# Records provided
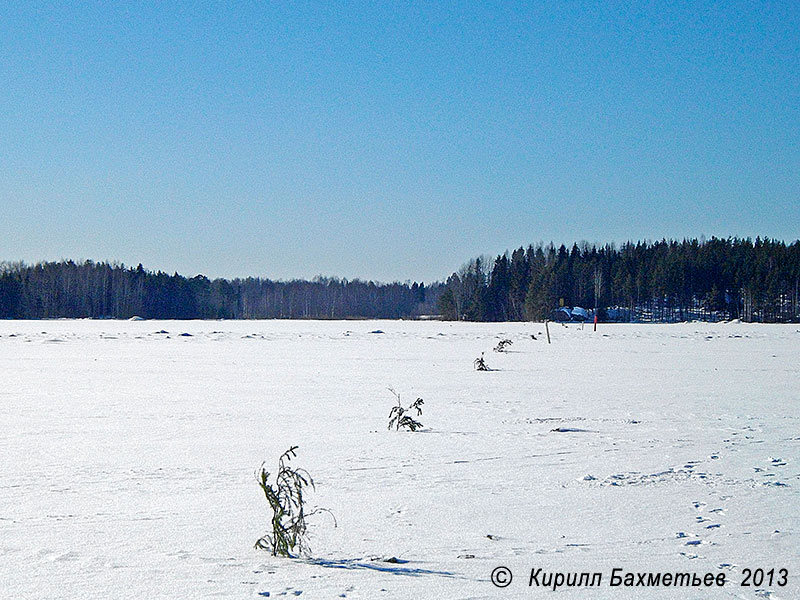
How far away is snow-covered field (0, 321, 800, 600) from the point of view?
4.32 meters

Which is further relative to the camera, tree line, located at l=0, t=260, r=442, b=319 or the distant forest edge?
tree line, located at l=0, t=260, r=442, b=319

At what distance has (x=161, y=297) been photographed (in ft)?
375

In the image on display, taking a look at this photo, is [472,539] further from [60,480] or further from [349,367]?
[349,367]

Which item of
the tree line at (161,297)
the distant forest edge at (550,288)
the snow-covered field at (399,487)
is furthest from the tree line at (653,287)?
the snow-covered field at (399,487)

# Task goal
Write out exactly the lines from the line holding "Which is further" through the last line of the data, and nothing besides those lines.

# Task response
Which is further relative to the camera, tree line, located at l=0, t=260, r=442, b=319 or the distant forest edge?
tree line, located at l=0, t=260, r=442, b=319

At what distance has (x=161, y=297) been photographed (in ft)?
375

In the image on display, taking a look at this photo, is [472,539] further from [60,480] or further from [349,367]?
[349,367]

Which item of
the tree line at (161,297)
the distant forest edge at (550,288)
the snow-covered field at (399,487)
is furthest from the tree line at (653,287)?
the snow-covered field at (399,487)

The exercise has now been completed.